해야 할 일>
아래 목록의 모든 줄을 글자 하나 바꾸지 말고 그대로 다시 써 주세요. 그림은 답에 넣지 마세요.

제시된 목록>

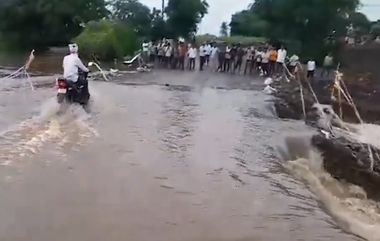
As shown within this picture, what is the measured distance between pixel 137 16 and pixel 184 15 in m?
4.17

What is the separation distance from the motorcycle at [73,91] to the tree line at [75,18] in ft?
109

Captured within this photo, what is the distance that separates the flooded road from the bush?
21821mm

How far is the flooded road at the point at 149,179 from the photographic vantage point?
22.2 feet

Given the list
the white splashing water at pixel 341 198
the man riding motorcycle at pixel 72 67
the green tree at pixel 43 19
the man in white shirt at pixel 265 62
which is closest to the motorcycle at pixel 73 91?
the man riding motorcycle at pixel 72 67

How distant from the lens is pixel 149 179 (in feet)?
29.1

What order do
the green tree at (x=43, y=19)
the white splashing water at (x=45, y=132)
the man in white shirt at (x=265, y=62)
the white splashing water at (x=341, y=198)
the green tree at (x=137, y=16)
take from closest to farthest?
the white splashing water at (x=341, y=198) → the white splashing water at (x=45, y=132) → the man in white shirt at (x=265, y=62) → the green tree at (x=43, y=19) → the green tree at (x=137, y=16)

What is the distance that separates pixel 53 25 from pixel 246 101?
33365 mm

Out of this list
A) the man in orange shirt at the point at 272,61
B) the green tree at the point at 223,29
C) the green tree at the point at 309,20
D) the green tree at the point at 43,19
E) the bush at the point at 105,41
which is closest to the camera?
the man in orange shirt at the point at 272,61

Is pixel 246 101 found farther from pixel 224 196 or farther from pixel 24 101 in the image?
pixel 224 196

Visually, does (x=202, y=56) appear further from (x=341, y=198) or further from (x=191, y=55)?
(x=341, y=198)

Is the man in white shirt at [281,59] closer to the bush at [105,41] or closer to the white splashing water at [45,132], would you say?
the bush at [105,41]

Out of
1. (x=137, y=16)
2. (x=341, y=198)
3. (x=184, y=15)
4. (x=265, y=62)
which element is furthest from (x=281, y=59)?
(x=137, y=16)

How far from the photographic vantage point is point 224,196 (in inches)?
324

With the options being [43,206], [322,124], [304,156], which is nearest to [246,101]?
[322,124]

과제 풀이>
As shown within this picture, what is the measured distance between pixel 137 16 and pixel 184 15 in m?
4.17

What is the separation distance from the motorcycle at [73,91] to the tree line at [75,18] in ft?
109

Captured within this photo, what is the distance that separates the flooded road from the bush?
21821mm

How far is the flooded road at the point at 149,179 from the photographic vantage point?
22.2 feet

Given the list
the white splashing water at pixel 341 198
the man riding motorcycle at pixel 72 67
the green tree at pixel 43 19
the man in white shirt at pixel 265 62
which is closest to the motorcycle at pixel 73 91?
the man riding motorcycle at pixel 72 67

How distant from the lens is pixel 149 179 (in feet)?
29.1

What order do
the green tree at (x=43, y=19)
the white splashing water at (x=45, y=132)
the man in white shirt at (x=265, y=62)
the white splashing water at (x=341, y=198)
the green tree at (x=137, y=16)
take from closest to farthest?
the white splashing water at (x=341, y=198) → the white splashing water at (x=45, y=132) → the man in white shirt at (x=265, y=62) → the green tree at (x=43, y=19) → the green tree at (x=137, y=16)

What is the distance that separates pixel 53 25 from pixel 246 101?
33365 mm

Out of this list
A) the man in orange shirt at the point at 272,61
B) the green tree at the point at 223,29
C) the green tree at the point at 309,20
D) the green tree at the point at 43,19
E) the bush at the point at 105,41
which is closest to the camera?
the man in orange shirt at the point at 272,61

Is pixel 246 101 found farther from pixel 224 196 or farther from pixel 24 101 in the image?
pixel 224 196

Visually, does (x=202, y=56) appear further from (x=341, y=198) or further from (x=191, y=55)?
(x=341, y=198)

Is the man in white shirt at [281,59] closer to the bush at [105,41] or closer to the white splashing water at [45,132], would you say?
the bush at [105,41]

Out of
1. (x=137, y=16)
2. (x=341, y=198)
3. (x=184, y=15)
4. (x=265, y=62)
which element is furthest from (x=281, y=59)?
(x=137, y=16)

How far from the photographic vantage point is point 224,196 (in inches)?
324

With the options being [43,206], [322,124], [304,156], which is nearest to [246,101]?
[322,124]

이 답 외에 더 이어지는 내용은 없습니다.